*** Excerpt to read ***
In this research framework a more extensive analysis is being conducted for hourly solar radiation. The marginal distribution for hourly scale and the dependence structure of the examined process are being investigated with the ultimate goal to synthesize a preliminary cyclostationary stochastic model capable of generating synthetic series calibrated from regional climate data. Furthermore, one the most common characteristics of hydrometeorological processes is the double periodicity (i.e. the diurnal and seasonal variation of the process); therefore, solar radiation exhibits same behaviour (e.g. Fig. 1). The seasonality occurs due to the deterministic movement of the earth in orbit around the sun and around its axis of rotation.

In order to proceed to the hourly scale data analysis, the double
periodicity must be deduced from the measured data. To achieve that, the
clearness index *K*_{T} is introduced Eq. (2)
***
*Goals*:
A. According to the solar radiation excerpt, what causes the seasonality?
B. For each statement, say whether it agrees with the solar radiation excerpt, and quote the words that decide it: (i) The model is meant to generate synthetic series calibrated from regional climate data. (ii) Solar radiation does not show a diurnal variation. (iii) The analysis is being conducted for daily solar radiation.
C. Transcribe the passage of the solar radiation excerpt starting at "In order to" and ending at "introduced Eq. (2)".
Work only from the solar radiation excerpt above.
*** Excerpted records ***
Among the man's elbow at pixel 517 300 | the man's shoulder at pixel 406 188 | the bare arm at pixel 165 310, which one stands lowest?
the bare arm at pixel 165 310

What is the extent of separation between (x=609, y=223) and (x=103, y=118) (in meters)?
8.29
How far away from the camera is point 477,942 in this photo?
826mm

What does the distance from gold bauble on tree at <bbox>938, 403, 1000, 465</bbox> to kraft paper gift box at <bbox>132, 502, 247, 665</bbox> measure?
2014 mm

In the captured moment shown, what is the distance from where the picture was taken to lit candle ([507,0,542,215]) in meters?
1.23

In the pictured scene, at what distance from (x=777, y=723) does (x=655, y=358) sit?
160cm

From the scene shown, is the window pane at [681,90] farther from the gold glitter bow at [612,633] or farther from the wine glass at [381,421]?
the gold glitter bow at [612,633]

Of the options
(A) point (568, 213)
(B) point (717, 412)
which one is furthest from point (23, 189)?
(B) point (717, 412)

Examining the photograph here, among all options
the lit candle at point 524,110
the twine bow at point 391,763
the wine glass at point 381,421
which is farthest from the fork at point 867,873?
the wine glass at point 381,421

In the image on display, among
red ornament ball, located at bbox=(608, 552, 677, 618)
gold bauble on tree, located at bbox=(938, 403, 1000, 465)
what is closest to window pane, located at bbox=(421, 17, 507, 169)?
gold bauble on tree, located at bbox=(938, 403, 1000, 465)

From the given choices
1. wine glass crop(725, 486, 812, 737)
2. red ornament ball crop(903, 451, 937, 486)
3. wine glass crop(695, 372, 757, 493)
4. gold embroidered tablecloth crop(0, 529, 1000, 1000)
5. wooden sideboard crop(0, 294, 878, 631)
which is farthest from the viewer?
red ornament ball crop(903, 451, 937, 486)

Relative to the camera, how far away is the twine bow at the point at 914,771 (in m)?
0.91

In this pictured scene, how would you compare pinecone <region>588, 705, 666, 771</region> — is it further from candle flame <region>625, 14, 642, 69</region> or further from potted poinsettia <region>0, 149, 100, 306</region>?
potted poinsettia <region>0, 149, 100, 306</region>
***
*Completed exercise*:
A. The seasonality is caused by the deterministic movement of the earth in orbit around the sun and around its axis of rotation.

B.
(i) Yes: "capable of generating synthetic series calibrated from regional climate data."
(ii) No: "the double periodicity (i.e. the diurnal and seasonal variation of the process); therefore, solar radiation exhibits same behaviour."
(iii) No: "a more extensive analysis is being conducted for hourly solar radiation."

C.
In order to proceed to the hourly scale data analysis, the double
periodicity must be deduced from the measured data. To achieve that, the
clearness index *K*_{T} is introduced Eq. (2)